*Exercise details:* Pull the text of every entry below and reproduce it word for word, leaving out the pictures.

═══ Records provided

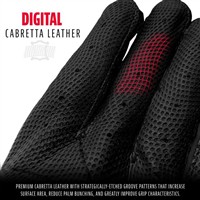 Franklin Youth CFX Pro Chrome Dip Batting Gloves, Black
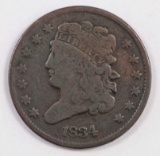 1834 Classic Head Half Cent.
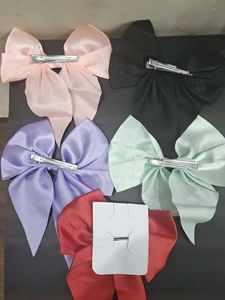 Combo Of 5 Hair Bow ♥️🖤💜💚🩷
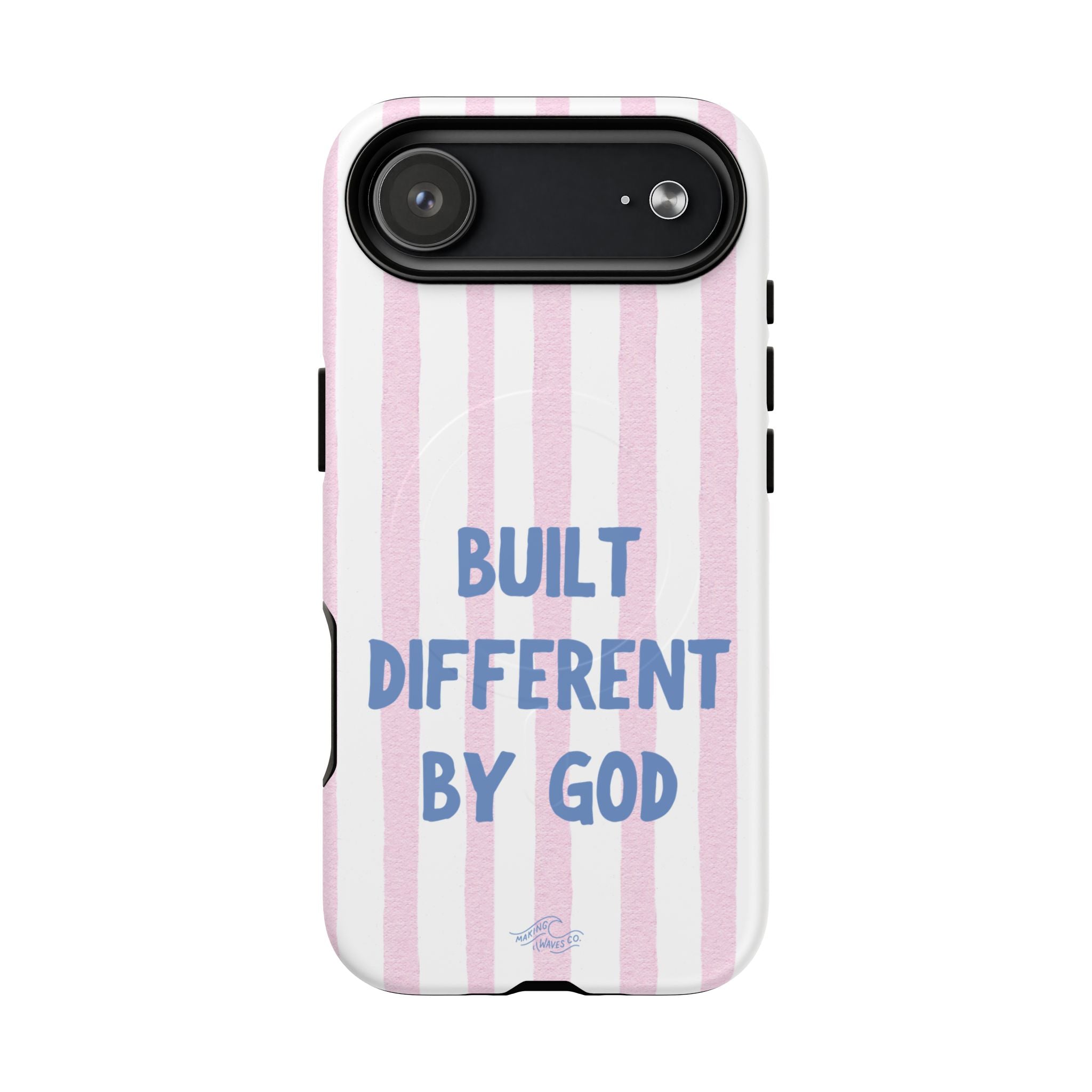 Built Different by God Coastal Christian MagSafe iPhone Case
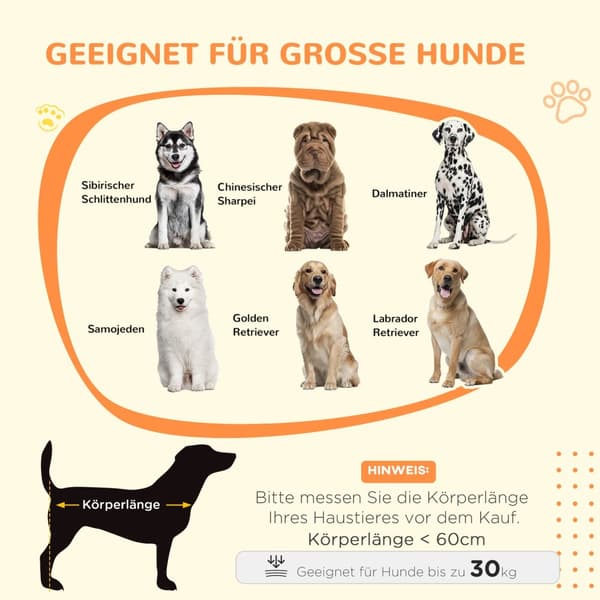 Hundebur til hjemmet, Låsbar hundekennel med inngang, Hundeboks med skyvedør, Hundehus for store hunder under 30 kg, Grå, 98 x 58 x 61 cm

══════

*Task response:*
 Franklin Youth CFX Pro Chrome Dip Batting Gloves, Black
 1834 Classic Head Half Cent.
 Combo Of 5 Hair Bow ♥️🖤💜💚🩷
 Built Different by God Coastal Christian MagSafe iPhone Case
 Hundebur til hjemmet, Låsbar hundekennel med inngang, Hundeboks med skyvedør, Hundehus for store hunder under 30 kg, Grå, 98 x 58 x 61 cm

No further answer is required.